Document →
•••

# Lily pipe or Lily pipe spin?



## Bogey (May 7, 2017)

Hi

I don't know which lily pipe to use for my 10 gallon. I have a eheim 2213 running and I don't know which would be better. A normal lily pipe (more flow then spin) or a lily pipe spin (less flow but much nicer in my opinion).


----------



## Dragonxflare (Jul 1, 2014)

Bogey said:


> Hi
> 
> I don't know which lily pipe to use for my 10 gallon. I have a eheim 2213 running and I don't know which would be better. A normal lily pipe (more flow then spin) or a lily pipe spin (less flow but much nicer in my opinion).


i went through the same debate. The spin will give you little to no surface movement, which will mean less o2 in the tank (depends if that matters to you).

I ended up going with the pipe, cause I wanted a little surface movement, since It's a shrimp tank (more O2 = happier shrimp).


----------



## Bogey (May 7, 2017)

I don't know what I will use yet. Anyone else have any other opinions?


----------



## ILikeRice (Jul 9, 2017)

Well, do you have any inhabitants in the tank? I found that more flow=better growth and less algae..


----------



## Bogey (May 7, 2017)

It's a planted tank that is going to be high tech soon.


----------



## doylecolmdoyle (Sep 22, 2015)

I have used both in my 12g bookshelf tank, the ball style outlet isnt the best for any setup where you want decent flow, I would go with a normal lilly pipe or even jet style glass pipe, the ball style is kind of useless, maybe good for a small cube or something.

•••

Instruction →
Carry on the forum thread about lily pipes from its last post.

Collected material →
•••

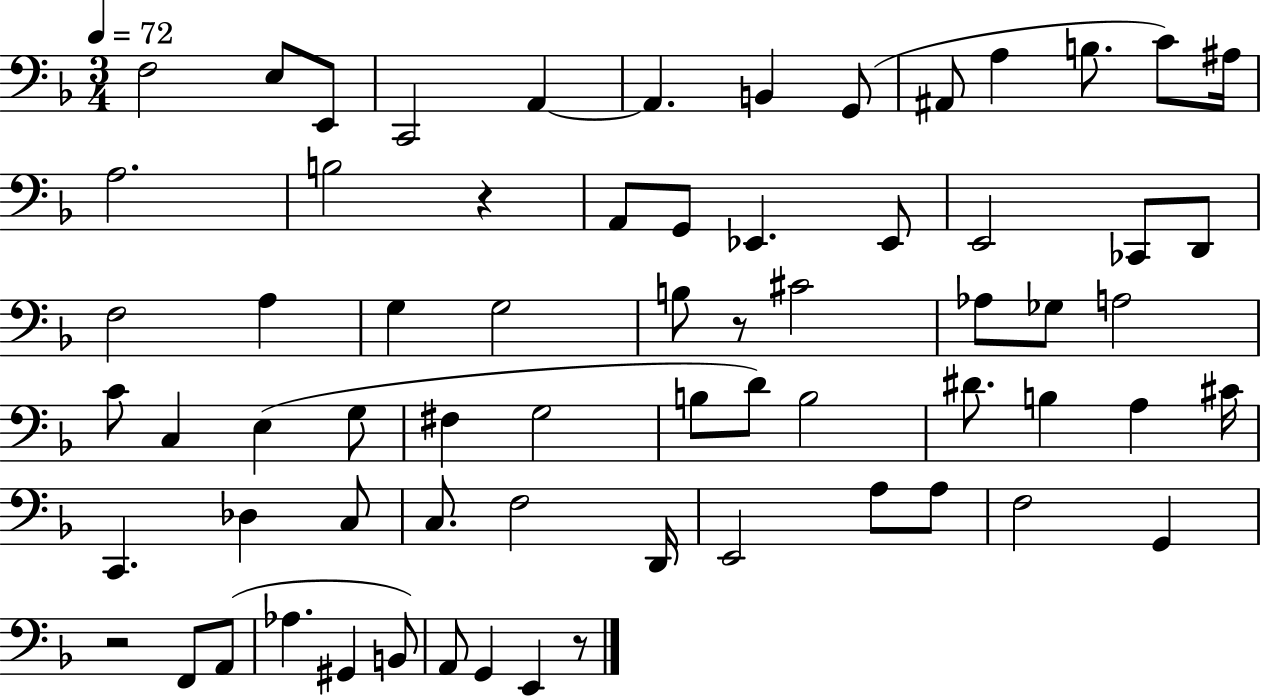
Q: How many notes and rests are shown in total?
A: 67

•••

Answer to the problem →
----------



## Dragonxflare (Jul 1, 2014)

High tech or low tech, it will still need flow in the tank, and the spinning one won't give you much flow


----------



## Pattern8 (Dec 9, 2015)

I have used both the spin and poppy style. I would recommend them for the most delicate fauna, i.e. Rosetail Betta. Would avoid them though if you have any slow growing plants such as anubias


----------



## thanatopsian (Dec 11, 2016)

What animals will you keep? I would consider a spin pipe only for fish that like "flooded forest" or "rice field" environments. The only fish that come to mind are beta fish and CPDs. The rest i would go regular lilly pipe, unless your canister is too powerful for your tank. Then i would consider poppy.

Sent from my SM-N920V using Tapatalk


----------



## Bogey (May 7, 2017)

Alright I'll go with the normal type.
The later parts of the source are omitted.